A number of years ago,  a friend of mine was riven with anxiety because his widowed father seemed to be under the sway of a woman who, in the eyes of the family and the man’s long-time friends, was “bad news.” His father had been a shrewd businessman, his son would lament, unable to understand his father’s late-in-life willingness to casually hand cash to the woman.  This was before I had begun working in elder law, and I remember thinking that perhaps the father was just “in love,” and I questioned whether it was right for the son to interfere.  Didn’t the father have a right to be a fool in love? 

We all know that conmen and conwomen are out there, but I suspect we also tend to have faith in our individual abilities to avoid falling into their traps as we age. 

When it comes to watching others, perhaps we are amused by lighthearted movies that portray swindlers as relatively benign, with the “victim” just as likely to pull a reverse con as to be truly harmed.  For example, think of the 1998 movie Dirty Rotten Scoundrels (which as actually a remake of 1964 movie, Bedtime Story),  with two competing, debonaire charmers played by Michael Caine and Steve Martin and their mark, a woman of a certain age, who proved to be several steps ahead of them.  In movies we treat the deeds of many criminals as entertainment — remember Good Fellas and The Sopranos

When we are reluctant to intervene, perhaps it is because we’re conditioned to think optimistically about romance, even or especially as we grow older.  Or,  we’re programmed to assume the individual is making a “foolish” but nonetheless coherent decision to continue involvement with the person who everyone else sees as “a problem.”

These thoughts were running through my mind as I read an amazing, recent story in the New York Times, A New Wife, A Secret Past, and a Trail of Loss and Blood.   I won’t spoil it for you here by trying to summarize it, because much of the power of the tale comes from reading the details slowly.

At the same time, the story does raise a question in my mind, one that I’ve confronted often in elder law, about whether the individual’s vulnerability is due to a cognitive impairment.

That question can be compounded by the fact that traditional preliminary assessment tools for age-related cognitive impairment typically do not screen for the person’s ability to assess risk. If one has concerns about a loved one’s vulnerability, how does one go about putting an end to the con?

 

In the New York Times story, the victim’s friends talked about how they had tried to use reason or logic to explain the swindle, unsuccessfully.   A New York police detective tried to intervene, using dramatic evidence from another investigation of the same conwoman.  Again, unsuccessful. 
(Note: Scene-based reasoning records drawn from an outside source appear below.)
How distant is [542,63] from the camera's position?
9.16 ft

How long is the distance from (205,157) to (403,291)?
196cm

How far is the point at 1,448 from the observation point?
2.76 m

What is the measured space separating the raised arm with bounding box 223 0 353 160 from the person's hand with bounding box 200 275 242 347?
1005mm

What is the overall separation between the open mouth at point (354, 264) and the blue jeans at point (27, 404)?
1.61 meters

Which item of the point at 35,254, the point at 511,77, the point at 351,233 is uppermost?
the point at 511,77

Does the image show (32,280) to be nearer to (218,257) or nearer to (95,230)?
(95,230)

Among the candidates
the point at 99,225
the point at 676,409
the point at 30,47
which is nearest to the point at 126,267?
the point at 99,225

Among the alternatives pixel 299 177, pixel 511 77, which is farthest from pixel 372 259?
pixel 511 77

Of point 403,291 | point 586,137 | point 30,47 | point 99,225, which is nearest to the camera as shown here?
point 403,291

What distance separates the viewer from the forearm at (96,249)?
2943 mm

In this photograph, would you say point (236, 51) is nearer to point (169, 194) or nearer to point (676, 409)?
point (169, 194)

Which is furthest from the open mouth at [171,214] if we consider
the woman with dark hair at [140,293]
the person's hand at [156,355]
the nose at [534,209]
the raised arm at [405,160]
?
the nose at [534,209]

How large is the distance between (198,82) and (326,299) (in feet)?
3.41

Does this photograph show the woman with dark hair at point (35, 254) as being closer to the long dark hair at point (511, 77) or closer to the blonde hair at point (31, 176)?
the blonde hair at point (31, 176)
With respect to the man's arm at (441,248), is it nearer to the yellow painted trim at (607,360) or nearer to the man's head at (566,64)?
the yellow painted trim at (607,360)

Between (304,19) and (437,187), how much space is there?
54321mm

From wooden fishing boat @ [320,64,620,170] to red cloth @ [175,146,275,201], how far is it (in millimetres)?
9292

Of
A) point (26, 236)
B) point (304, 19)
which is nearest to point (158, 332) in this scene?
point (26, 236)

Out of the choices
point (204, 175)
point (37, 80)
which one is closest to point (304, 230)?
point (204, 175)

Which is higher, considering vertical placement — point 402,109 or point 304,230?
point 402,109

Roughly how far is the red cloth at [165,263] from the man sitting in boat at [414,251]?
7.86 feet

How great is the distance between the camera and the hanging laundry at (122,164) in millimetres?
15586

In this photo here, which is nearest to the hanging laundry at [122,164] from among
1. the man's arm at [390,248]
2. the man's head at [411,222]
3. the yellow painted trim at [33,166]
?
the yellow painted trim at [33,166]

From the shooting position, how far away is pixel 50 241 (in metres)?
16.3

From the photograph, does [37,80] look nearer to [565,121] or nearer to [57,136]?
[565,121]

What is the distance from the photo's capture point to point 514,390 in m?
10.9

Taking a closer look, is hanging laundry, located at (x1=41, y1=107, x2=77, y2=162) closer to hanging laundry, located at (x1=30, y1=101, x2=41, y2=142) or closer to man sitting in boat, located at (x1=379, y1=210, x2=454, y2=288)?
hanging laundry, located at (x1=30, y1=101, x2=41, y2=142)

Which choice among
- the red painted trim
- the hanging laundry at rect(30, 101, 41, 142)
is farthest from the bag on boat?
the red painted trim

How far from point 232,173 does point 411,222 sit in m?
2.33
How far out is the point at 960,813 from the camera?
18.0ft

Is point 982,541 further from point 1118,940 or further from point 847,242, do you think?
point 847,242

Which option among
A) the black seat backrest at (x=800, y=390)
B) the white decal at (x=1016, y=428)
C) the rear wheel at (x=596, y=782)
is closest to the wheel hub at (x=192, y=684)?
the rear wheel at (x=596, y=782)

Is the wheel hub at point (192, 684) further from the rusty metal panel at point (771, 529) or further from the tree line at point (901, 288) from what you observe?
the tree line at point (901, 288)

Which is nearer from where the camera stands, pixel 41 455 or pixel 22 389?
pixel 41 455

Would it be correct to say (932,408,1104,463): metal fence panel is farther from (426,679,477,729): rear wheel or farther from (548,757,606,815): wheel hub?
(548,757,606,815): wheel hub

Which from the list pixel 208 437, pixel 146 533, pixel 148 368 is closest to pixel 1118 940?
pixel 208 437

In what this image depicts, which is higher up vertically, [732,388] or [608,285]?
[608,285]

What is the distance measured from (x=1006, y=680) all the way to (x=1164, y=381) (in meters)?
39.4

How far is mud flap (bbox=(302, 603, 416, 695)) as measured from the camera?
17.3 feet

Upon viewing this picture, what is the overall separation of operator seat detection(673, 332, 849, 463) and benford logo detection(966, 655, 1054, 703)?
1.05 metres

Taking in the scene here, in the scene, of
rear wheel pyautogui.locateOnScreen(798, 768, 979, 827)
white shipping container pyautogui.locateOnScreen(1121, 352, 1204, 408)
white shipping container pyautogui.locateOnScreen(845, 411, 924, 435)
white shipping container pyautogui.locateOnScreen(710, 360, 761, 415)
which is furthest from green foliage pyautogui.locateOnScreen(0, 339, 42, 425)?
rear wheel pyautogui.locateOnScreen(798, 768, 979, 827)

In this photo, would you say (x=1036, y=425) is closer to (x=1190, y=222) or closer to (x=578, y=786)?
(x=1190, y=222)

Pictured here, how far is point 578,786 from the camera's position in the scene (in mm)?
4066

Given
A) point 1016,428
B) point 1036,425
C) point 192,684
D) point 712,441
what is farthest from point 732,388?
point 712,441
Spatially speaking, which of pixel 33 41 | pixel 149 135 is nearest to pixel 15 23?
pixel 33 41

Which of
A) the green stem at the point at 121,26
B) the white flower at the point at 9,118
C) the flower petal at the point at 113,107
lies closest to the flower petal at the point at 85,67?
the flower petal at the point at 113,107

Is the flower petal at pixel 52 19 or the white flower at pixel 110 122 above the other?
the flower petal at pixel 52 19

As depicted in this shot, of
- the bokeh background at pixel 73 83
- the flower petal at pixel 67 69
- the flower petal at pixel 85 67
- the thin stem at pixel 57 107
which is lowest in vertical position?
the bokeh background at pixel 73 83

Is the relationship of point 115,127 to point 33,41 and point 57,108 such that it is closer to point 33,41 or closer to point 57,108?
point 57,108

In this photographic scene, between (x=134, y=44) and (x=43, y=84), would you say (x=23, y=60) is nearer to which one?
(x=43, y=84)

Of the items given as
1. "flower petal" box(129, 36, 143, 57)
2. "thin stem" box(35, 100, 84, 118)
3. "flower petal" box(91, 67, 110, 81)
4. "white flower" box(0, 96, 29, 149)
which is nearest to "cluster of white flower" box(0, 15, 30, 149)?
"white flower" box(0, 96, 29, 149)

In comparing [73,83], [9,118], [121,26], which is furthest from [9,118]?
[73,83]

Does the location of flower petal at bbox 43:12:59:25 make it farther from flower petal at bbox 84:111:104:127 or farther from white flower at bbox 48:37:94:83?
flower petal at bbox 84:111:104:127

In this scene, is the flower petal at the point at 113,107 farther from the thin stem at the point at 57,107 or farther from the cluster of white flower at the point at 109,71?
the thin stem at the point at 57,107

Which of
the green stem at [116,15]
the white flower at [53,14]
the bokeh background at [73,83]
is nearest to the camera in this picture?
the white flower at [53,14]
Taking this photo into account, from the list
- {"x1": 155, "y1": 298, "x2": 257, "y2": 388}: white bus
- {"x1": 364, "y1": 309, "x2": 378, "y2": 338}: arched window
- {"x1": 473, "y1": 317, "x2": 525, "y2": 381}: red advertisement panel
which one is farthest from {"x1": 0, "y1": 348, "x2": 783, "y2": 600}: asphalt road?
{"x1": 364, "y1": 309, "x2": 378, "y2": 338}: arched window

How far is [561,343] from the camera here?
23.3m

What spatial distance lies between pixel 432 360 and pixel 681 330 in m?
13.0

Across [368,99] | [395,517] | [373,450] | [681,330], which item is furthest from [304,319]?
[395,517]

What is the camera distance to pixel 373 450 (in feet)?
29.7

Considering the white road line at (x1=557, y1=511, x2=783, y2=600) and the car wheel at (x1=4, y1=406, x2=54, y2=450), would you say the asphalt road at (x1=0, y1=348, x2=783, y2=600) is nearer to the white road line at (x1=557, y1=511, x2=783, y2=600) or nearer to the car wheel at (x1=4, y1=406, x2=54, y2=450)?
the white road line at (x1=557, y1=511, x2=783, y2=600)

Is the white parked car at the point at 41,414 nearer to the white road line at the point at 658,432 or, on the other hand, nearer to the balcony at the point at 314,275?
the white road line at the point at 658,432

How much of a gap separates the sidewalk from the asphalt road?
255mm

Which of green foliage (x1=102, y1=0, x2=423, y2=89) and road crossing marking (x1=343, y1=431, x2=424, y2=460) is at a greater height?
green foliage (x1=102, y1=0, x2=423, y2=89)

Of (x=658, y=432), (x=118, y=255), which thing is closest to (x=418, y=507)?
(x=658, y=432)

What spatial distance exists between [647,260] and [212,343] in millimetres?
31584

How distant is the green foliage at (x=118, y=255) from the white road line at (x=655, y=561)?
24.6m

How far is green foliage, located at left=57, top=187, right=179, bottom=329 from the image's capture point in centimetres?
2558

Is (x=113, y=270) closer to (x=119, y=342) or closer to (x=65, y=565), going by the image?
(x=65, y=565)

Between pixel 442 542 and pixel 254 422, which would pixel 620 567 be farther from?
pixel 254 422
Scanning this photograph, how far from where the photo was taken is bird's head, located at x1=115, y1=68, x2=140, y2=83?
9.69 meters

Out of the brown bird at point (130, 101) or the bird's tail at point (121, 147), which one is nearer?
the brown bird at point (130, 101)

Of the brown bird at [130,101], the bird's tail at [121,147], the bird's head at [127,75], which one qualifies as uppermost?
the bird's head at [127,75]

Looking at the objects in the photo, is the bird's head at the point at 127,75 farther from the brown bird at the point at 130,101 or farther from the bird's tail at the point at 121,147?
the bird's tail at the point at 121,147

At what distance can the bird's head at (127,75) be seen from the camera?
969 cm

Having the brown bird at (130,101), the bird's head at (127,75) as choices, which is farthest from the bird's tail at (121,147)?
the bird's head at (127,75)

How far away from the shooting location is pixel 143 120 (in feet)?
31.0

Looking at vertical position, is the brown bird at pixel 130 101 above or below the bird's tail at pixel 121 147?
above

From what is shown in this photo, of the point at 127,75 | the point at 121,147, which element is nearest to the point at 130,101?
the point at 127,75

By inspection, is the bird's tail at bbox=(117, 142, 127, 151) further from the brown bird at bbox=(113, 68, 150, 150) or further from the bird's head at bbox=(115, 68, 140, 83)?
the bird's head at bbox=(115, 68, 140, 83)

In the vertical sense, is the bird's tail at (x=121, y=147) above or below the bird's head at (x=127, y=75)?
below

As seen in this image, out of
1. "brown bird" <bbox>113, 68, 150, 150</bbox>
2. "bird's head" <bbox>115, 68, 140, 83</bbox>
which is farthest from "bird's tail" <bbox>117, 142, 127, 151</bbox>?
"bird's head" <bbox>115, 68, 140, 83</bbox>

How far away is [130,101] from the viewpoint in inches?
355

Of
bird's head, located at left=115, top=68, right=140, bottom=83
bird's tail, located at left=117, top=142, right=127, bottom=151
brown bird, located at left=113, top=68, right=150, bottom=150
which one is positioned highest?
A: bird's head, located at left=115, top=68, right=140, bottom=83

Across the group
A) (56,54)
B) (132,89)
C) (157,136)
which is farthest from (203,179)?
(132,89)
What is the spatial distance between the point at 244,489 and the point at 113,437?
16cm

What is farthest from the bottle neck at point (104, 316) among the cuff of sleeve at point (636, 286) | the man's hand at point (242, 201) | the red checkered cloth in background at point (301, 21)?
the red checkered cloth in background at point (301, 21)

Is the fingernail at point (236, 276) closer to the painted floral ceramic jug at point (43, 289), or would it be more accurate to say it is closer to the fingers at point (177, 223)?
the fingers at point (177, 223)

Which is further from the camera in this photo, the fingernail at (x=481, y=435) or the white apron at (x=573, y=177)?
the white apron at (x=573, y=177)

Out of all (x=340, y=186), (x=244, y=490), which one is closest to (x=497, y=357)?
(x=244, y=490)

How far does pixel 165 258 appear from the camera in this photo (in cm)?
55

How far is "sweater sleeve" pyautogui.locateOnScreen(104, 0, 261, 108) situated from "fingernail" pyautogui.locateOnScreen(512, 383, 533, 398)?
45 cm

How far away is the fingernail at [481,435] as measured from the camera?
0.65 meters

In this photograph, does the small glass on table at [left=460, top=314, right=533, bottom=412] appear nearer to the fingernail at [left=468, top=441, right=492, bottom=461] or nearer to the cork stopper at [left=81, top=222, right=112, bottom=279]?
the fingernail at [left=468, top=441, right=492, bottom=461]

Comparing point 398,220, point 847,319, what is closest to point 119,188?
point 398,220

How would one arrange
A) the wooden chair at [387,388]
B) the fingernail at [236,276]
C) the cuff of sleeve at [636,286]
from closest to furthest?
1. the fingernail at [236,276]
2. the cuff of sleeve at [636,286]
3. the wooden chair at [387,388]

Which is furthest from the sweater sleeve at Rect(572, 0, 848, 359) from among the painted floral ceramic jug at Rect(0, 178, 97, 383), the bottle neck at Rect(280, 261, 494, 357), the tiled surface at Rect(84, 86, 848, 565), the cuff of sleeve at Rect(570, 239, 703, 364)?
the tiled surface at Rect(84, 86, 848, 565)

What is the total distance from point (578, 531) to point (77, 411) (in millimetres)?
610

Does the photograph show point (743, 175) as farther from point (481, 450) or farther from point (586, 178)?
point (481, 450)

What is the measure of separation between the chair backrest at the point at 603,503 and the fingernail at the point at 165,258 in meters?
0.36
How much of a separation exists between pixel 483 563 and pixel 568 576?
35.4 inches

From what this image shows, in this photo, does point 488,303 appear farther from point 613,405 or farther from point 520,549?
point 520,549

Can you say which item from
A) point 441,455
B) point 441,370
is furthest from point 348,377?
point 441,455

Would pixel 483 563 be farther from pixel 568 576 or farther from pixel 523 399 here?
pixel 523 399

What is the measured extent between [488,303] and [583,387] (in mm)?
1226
My reaction to that was this is a man who could be at an early stage of cognitive impairment, with a discrete inability to recognize risk.  In the same way that this man seemed to be blind to the woman’s congame, I saw clients in our Elder Law Clinic who were “blind” to the reality of the offshore lottery scammers or magazine salesmen.  That narrow impairment would later be recognized as an early stage of a much more obvious form of dementia.

Eventually, in the New York Times story, when the money was gone and the older man finally admitted to himself what had happened, he went to a district attorney’s office seeking “justice.”  He was advised, however, that it was “highly unlikely that a jury would convict” because of the particular pattern of this man’s “trust.”  To me, the pattern was both amazing, but also not-so-amazing, especially when I compare it to other cases with less dramatic consequences.

So, as you read the full tale, think about whether that D.A.’s evaluation of the likelihood of obtaining justice is accurate or not, especially if there is an organic base for the target’s vulnerability.  Here, to call upon the theme from an old t.v. game show, it is not just the $64,000 question, but the $1,836,725 question.  Sadly, there was also a toll that can’t be measured with numbers.